A mole ratio is a conversion factor between the number of moles of one substance to the number of moles of another, such as (1 mol of O₂) / (3 mol of H₂).

Typically, the amount of one substance is known but determining the amount of a second substance is desired. The mole ratio enables one to find the amount of the second.

The mole ratio is simply the ratio of the coefficients from the balanced chemical reaction. For example, in the reaction of
N₂ + 3 H₂ -> 2 NH₃,
the conversion factor for NH₃ produced from reaction of a given amount of H₂ gas (assuming excess N₂) is given by the ratio 2 / 3 (the coefficient in front of NH₃ in the balanced reaction / the coefficient in from the H₂).

Thus, the amount of NH₃ produced for reaction of 2.5 moles of H₂ with extra N₂ is given by:
# NH₃ = 2.5 H₂ * (2 NH₃ / 3 H₂) = 1.67 moles.

In order to find the mole ratio in a stoichiometry problem, you need to divide the prefactors in the chemical reaction formula by one another. For example, if the chemical reaction is
2A + 3B --> A₂B₃, the mole ratio of A₂B₃ to 2A will be 1/2 (i.e. the prefactors as a ratio).

When we write chemical equations, we write them as moles.

You know that H₂ + O₂ makes H₂O -
hydrogen and oxygen make water.

You need 1 mole of H₂ and 1/2 mole of O₂ to make 1 mole of H₂O.

This is the same as saying you need 2 moles of H₂ and 1 mole of O₂ - a mole ratio of 2:1. That would make 2 moles of water.

Here's a link about this:
"In stoichiometry, we shift our unit from molecule to mole. According to this equation, we need two moles of hydrogen to react with one mole of oxygen. This is called the mole ratio. It is defined as the ratio of moles of one substance to the moles of another substance in a balanced equation.Jan 29, 2015". chemical equations.

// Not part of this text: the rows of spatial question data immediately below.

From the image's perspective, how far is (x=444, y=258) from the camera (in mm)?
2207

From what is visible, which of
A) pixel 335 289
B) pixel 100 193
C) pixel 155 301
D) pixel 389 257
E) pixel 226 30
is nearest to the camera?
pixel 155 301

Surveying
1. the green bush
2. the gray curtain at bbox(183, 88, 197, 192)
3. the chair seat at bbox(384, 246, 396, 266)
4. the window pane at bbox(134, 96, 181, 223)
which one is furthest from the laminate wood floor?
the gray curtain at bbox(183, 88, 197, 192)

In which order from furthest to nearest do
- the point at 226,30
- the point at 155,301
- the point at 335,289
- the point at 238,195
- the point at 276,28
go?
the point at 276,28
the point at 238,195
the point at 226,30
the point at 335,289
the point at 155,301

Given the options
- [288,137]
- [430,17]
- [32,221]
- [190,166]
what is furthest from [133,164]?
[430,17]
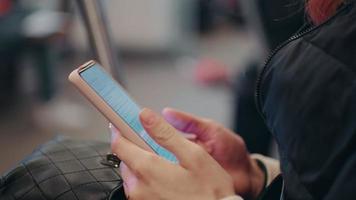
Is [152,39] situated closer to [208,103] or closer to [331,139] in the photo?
[208,103]

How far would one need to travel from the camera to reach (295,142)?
541 mm

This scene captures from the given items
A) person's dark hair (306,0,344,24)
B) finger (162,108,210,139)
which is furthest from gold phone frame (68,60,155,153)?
person's dark hair (306,0,344,24)

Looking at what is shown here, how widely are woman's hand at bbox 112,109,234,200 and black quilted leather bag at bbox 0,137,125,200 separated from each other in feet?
0.18

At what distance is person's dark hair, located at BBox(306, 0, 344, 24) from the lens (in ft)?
1.99

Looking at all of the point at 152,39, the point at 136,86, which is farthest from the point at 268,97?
the point at 152,39

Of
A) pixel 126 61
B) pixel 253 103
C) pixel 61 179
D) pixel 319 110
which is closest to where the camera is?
pixel 319 110

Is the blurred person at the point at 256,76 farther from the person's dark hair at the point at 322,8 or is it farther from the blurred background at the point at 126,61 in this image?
the person's dark hair at the point at 322,8

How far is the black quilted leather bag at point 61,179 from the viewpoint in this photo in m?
0.62

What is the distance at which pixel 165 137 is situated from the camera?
58 centimetres

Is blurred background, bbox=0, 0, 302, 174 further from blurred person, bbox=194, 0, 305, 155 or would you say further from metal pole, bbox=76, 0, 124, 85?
metal pole, bbox=76, 0, 124, 85

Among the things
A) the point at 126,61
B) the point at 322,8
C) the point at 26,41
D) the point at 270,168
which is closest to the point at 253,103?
the point at 270,168

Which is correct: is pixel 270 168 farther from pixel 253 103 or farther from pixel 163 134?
pixel 253 103

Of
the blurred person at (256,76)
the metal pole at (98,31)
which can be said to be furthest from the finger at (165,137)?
the blurred person at (256,76)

The mole ratio is normally given as the number in front of the chemicals of a formula. So, for example, the equation:

6O₂ + C₆H₁₂O₆ -> 6CO2 + 6H₂O

It means that six moles of oxygen gas plus one mole of glucose will combine to produce six moles of carbon dioxide and six moles of water.

The mole ratio in a stoichiometry problem is indicated by the subscripts in the chemical names given.

For example, water is H₂O, where the 2 is a subscript, indicating that there are twice as many hydrogen atoms as there are oxygen atoms (subscript 1, not usually written). Thus one mole of water has 2 moles of hydrogen atoms and one mole of oxygen atoms.

The mole ratio of hydrogen to oxygen is 2:1.

Calculate the ratio of the stoichiometric coefficients of the chemicals you want the ratio of. For example, if I have a reaction
aA -> bB,
then the ratio of A to B is a/b.

In a stoichiometrically balanced chemical reaction, the numerical coefficient of each chemical represents their relative number of moles. So to find the mole ratio, you simply divide the relevant stoichiometric coefficients. For example:

2 H₂+ O₂--> 2 H₂ O

This essentially says for every 2 moles of H₂ and 1 mole of O₂, you can produce 2 moles of H₂O.

So if you desired the mole ratio of products/reactants, this would be 2/(2+1)= 2/3. If you wanted the mole ratio of H₂ to O₂, you would have 2/1.

The first step of finding the mole ratio in a stoichiometry problem is to write the chemical equation of the reaction. Make sure you include the written chemical formulas for both the reactants and products. After you write the equation, balance the equation by making sure that the number of each type of atom on the reactant side equals the number of each type of atom on the product side, so the total number of hydrogen atoms on the reactant side must equal to the total number of hydrogen atoms on the product side, same with the total number of oxygen atoms, and so on.

You balance the two sides by writing down numbers in front of the chemical formulas for each of the reactants and products (these numbers are called coefficients). Note that the coefficient can be one. Balancing these equations usually means you start with the atoms with more atomic mass first, and leave hydrogen to last.

An example of an unbalanced chemical equation is
H₂O --> H₂ + O₂

After you balance the equation, you can take the coefficients in front of the chemical formulas and make ratios. The balanced equation for the aforementioned reaction would be
2H₂O --> 2H₂ + O₂.

In this case, the mole ratio between H₂O (water) and O₂ (oxygen) would be 2:1, or 2 to 1, or 2/1, and the mole ratio between O₂ (oxygen) and H₂ (hydrogen) would be 1/2.

This process of writing a chemical equation, balancing the equation, and finding the mole ratio is the standard approach to stoichiometry problems.